━━━━━ Provided information

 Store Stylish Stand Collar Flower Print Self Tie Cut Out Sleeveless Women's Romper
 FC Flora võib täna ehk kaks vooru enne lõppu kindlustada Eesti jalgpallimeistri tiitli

━━━━━━━━━━
━━━━━ Provided information

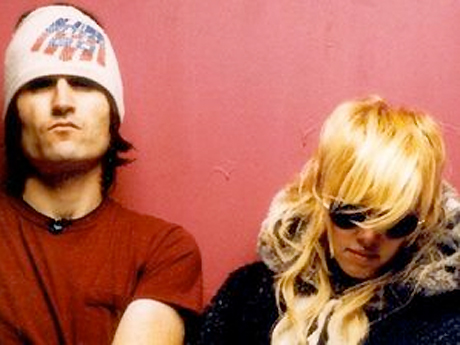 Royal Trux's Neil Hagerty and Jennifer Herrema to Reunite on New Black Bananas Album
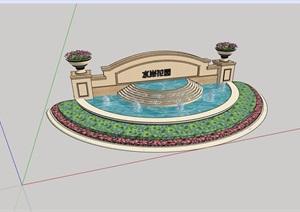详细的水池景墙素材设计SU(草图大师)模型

━━━━━━━━━━

[Task goal]:
Quote the listing above, but only from the line that shows "Store Stylish Stand" through the line that shows "FC Flora võib".

[Worked solution]:
 Store Stylish Stand Collar Flower Print Self Tie Cut Out Sleeveless Women's Romper
 FC Flora võib täna ehk kaks vooru enne lõppu kindlustada Eesti jalgpallimeistri tiitli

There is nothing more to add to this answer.